--- Begin Text passage ---

0
votes

We're using AWS EMR for our spark jobs. All our jobs are submitted in yarn cluster mode, so the driver will run in one of the cluster nodes. We use on-demand node for master, and spot-instances for the core nodes. Now, although we almost always choose instances with < 5% interruption rate, sometimes it so happens that a significant fraction of our cluster nodes get terminated prematurely (probably because of higher demands).

So, I was wondering, in the above situation, what happens if a node containing the driver process goes down? Is there any chance of recovery for the spark job in that case? Or is the job gone forever?

2

2 Answers

1
votes

The Spark driver is a single point of failure because it holds all cluster state for the running App.

In practice non-ephemeral storage can be used for check-pointing batch Apps after expensive expensive transformations. That said, trying to re-start after such a situation can be done, but when I looked into it, it is quite difficult to say the least. I asked such a question under my name some time ago, you can find it. I am quite technical but felt: gosh what a lot of hard work.

--- End Text passage ---
--- Begin Record list ---

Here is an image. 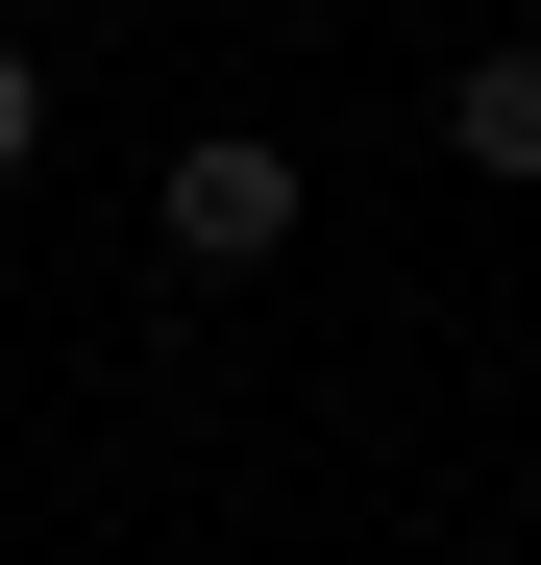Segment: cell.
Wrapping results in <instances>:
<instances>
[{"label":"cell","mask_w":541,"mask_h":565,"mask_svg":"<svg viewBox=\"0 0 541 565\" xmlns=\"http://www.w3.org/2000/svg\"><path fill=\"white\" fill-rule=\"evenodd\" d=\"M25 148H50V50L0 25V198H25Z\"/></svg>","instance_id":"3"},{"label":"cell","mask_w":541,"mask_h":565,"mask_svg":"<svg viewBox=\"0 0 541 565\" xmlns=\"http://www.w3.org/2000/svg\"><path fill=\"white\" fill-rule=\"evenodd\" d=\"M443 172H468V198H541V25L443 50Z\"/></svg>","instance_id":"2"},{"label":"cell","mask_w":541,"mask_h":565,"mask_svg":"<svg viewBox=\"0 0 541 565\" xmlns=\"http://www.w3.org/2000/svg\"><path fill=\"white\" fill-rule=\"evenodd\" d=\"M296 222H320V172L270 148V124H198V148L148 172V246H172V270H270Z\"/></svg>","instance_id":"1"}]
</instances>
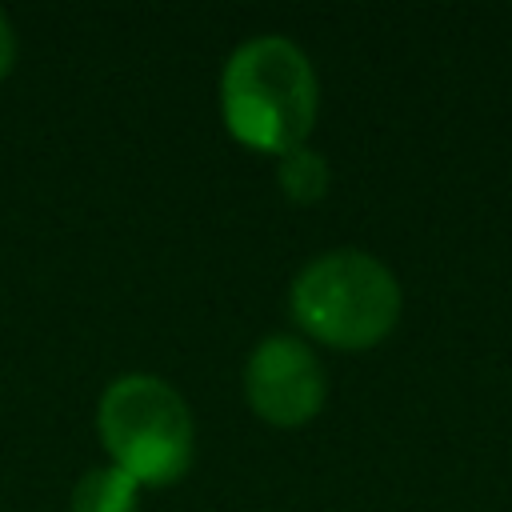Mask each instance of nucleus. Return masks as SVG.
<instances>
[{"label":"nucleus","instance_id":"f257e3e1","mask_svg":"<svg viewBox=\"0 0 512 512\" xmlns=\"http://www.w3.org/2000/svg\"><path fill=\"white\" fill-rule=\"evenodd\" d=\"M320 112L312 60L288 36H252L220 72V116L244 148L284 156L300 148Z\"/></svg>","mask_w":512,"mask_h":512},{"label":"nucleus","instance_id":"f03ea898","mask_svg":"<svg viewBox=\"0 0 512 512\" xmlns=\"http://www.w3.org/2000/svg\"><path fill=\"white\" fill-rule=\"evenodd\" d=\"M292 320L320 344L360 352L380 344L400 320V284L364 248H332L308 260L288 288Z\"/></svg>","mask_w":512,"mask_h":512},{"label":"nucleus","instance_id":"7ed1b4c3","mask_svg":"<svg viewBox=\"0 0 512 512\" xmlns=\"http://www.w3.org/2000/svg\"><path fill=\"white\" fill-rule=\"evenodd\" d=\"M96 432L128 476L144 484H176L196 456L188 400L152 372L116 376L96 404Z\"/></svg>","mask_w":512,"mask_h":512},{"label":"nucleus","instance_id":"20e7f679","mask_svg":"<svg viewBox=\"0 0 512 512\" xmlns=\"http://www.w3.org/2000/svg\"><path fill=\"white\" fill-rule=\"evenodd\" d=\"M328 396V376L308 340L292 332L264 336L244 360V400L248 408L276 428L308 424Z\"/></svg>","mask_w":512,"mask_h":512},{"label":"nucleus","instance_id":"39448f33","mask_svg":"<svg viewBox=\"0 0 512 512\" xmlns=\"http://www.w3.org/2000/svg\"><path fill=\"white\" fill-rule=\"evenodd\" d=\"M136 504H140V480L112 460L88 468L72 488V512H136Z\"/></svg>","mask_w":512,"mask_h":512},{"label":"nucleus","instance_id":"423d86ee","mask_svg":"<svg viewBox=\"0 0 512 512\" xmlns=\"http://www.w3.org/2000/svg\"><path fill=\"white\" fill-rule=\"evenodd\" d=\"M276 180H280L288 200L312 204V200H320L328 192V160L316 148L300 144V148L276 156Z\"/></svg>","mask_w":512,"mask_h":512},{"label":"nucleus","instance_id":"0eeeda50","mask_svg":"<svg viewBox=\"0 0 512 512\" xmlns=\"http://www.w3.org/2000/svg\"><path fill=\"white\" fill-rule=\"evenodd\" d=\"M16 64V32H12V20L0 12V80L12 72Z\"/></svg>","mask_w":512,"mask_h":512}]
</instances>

--- End Record list ---

**Aim of the task:**
Reproduce the full Spark driver thread word for word.

**Complete output:**
0
votes

We're using AWS EMR for our spark jobs. All our jobs are submitted in yarn cluster mode, so the driver will run in one of the cluster nodes. We use on-demand node for master, and spot-instances for the core nodes. Now, although we almost always choose instances with < 5% interruption rate, sometimes it so happens that a significant fraction of our cluster nodes get terminated prematurely (probably because of higher demands).

So, I was wondering, in the above situation, what happens if a node containing the driver process goes down? Is there any chance of recovery for the spark job in that case? Or is the job gone forever?

2

2 Answers

1
votes

The Spark driver is a single point of failure because it holds all cluster state for the running App.

In practice non-ephemeral storage can be used for check-pointing batch Apps after expensive expensive transformations. That said, trying to re-start after such a situation can be done, but when I looked into it, it is quite difficult to say the least. I asked such a question under my name some time ago, you can find it. I am quite technical but felt: gosh what a lot of hard work.